When using a post-processor that adds special tokens, account for the tokens it adds. Use Post_processor.added_tokens to calculate the budget:

open Brot

let post = Post_processor.bert ~cls:("[CLS]", 1) ~sep:("[SEP]", 2) ()
let added_single = Post_processor.added_tokens post ~is_pair:false (* 2 *)
let added_pair = Post_processor.added_tokens post ~is_pair:true    (* 3 *)

Padding and Truncation Together

The common pattern for model input: truncate long sequences and pad short ones to a uniform length:

open Brot

let tokenizer =
  word_level
    ~vocab:
      [ ("[PAD]", 0); ("[UNK]", 1); ("the", 2); ("cat", 3);
        ("sat", 4); ("on", 5); ("a", 6); ("mat", 7);
        ("dog", 8); ("ran", 9); ("fast", 10) ]
    ~specials:(List.map special [ "[PAD]"; "[UNK]" ])
    ~pre:(Pre_tokenizer.whitespace ())
    ~unk_token:"[UNK]" ~pad_token:"[PAD]" ()

let encodings =
  encode_batch tokenizer
    ~truncation:(truncation 4)
    ~padding:(padding (`Fixed 4))
    [ "the cat sat on a mat"; "the dog ran"; "cat" ]
(* All encodings have exactly 4 tokens.
   Long sequences are truncated, short ones are padded.
   attention_mask distinguishes real tokens (1) from padding (0). *)
let masks = List.map Encoding.attention_mask encodings

Offsets and Alignment

Encoding.offsets maps each token back to its (start, end) byte span in the original text. This is useful for tasks like named entity recognition where you need to extract the source text for each token:

open Brot

let tokenizer =
  wordpiece
    ~vocab:
      [ ("[UNK]", 0); ("hello", 1); ("world", 2);
        ("play", 3); ("##ing", 4) ]
    ~pre:(Pre_tokenizer.whitespace ())
    ~decoder:(Decoder.wordpiece ())
    ~unk_token:"[UNK]" ()

let text = "hello playing world"
let enc = encode tokenizer text
let offsets = Encoding.offsets enc
(* offsets.(0) = (0, 5)   -> "hello"
   offsets.(1) = (6, 13)  -> "playing" (start of "play")
   offsets.(2) = (6, 13)  -> "playing" (extent of "##ing")
   offsets.(3) = (14, 19) -> "world" *)

(* Extract source span for a token *)
let start, end_ = offsets.(0)
let source = String.sub text start (end_ - start) (* "hello" *)

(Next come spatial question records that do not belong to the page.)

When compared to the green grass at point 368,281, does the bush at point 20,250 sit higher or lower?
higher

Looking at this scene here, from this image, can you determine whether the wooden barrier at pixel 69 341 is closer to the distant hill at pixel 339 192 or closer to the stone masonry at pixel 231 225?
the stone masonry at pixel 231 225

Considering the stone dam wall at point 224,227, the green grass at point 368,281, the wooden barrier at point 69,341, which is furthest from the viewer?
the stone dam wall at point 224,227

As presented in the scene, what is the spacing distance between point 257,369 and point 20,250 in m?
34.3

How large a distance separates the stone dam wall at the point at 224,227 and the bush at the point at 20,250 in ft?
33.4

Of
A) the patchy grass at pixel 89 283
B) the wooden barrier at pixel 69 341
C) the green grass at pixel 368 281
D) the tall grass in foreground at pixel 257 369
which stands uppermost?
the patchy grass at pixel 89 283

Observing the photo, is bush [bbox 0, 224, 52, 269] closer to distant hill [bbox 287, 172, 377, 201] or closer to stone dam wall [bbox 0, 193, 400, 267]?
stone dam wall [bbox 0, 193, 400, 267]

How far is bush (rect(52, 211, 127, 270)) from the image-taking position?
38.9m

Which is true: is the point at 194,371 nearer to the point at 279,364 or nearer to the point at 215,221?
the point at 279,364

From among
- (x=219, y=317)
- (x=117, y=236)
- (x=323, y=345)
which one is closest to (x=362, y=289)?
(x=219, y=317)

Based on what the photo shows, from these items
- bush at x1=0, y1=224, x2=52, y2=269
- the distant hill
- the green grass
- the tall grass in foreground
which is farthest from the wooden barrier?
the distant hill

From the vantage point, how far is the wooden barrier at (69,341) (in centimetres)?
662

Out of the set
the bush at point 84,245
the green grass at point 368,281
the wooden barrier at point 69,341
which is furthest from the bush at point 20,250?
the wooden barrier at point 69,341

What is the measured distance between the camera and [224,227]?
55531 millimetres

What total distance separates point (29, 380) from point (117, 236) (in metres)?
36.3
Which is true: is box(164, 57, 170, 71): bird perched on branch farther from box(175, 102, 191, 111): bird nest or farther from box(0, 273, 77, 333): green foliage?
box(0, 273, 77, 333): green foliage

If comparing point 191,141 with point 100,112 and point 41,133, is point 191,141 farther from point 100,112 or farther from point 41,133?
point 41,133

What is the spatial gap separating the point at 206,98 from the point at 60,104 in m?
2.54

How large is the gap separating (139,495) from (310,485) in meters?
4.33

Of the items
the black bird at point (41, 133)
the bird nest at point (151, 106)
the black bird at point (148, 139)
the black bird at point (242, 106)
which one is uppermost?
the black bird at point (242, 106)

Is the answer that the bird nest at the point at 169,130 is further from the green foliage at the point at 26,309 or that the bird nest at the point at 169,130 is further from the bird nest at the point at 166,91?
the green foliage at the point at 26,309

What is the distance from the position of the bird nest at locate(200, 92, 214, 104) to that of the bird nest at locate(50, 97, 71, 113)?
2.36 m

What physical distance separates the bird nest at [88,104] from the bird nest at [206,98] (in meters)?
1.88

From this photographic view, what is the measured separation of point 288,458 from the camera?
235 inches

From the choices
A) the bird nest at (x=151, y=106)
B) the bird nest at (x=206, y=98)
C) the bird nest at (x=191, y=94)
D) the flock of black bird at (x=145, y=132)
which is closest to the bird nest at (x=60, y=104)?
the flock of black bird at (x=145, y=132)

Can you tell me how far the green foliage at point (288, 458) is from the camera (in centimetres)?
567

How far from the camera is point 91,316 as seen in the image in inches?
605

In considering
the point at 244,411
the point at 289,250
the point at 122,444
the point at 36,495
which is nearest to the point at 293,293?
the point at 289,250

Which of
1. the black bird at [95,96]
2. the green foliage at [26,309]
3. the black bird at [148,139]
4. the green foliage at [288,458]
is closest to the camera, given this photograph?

Encoding.word_ids groups subword tokens back to their source word. Tokens that belong to the same word share the same word index:

open Brot

let tokenizer =
  wordpiece
    ~vocab:
      [ ("[UNK]", 0); ("the", 1); ("cat", 2);
        ("play", 3); ("##ing", 4); ("##s", 5) ]
    ~pre:(Pre_tokenizer.whitespace ())
    ~decoder:(Decoder.wordpiece ())
    ~unk_token:"[UNK]" ()

let enc = encode tokenizer "the cat playing"
let word_ids = Encoding.word_ids enc
(* [| Some 0; Some 1; Some 2; Some 2 |]
   "play" and "##ing" share word index 2,
   indicating they come from the same source word *)